Emotion is what we funnel life through, the Internet is often a platform for those who don't handle them well. While I was using it as a way to sort myself and potentially share my talents (my "reverse wiring" again) I found others used it as a way to subject themselves or their selfish desires upon others. This is true in real life, but the Internet makes it even easier to misrepresent oneself and give a very false sense of control to those who feel they lack that feeling in real life.

Yaoi is an expression of female sexuality in a world that represses women a great deal. Wether or not the character would be "gay" is practically irrelevant.

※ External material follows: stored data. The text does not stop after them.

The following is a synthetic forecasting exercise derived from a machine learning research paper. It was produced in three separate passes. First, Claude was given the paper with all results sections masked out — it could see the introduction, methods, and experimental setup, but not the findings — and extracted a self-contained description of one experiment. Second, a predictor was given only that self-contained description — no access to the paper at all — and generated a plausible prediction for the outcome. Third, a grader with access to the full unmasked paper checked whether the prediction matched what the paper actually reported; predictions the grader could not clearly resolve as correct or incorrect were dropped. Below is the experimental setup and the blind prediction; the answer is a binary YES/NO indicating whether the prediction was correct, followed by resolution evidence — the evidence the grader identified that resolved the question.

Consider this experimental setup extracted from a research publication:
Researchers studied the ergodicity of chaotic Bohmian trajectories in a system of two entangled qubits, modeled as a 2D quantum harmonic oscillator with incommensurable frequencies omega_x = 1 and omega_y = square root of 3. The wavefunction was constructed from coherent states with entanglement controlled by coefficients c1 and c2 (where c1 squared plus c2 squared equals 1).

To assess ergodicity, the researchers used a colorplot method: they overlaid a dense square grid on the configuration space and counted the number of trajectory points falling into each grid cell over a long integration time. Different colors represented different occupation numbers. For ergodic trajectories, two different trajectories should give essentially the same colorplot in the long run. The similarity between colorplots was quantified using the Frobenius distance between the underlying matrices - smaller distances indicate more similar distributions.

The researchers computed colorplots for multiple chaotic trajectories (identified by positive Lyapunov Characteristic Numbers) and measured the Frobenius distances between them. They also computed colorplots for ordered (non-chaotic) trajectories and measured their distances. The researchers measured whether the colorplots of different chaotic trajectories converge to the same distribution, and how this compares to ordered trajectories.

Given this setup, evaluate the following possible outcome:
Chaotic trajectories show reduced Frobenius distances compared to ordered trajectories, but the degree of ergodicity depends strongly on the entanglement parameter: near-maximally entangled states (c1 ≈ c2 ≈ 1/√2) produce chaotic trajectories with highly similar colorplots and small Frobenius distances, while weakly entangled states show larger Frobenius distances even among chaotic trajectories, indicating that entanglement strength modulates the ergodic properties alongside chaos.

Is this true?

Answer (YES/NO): NO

Fantasies themselves, do not need to make logical sense or they wouldn't be "fantasies" with which we could satisfy complex desires. Lack of understanding in this knowledge is what is truly dangerous. I have found the most absurd contradiction in people who get turned on by "this" (whatever it is) but squicked by "that". Even I am a contradiction, however, I am able to acknowledge and analyze why that is; I'm not in denial.

Sometimes leading by example is the best one can do, in this world, it is enough to simply be a good person -- that alone is difficult enough but at the same time...can make such a great difference.

Different things work for different people, I usually can't predict when creativity will bubble out of me nor can I always control its form. Do what works for you, there are so many ways we can express ourselves and escape in ways that don't deliberately take advantage or hurt others -- if we choose to.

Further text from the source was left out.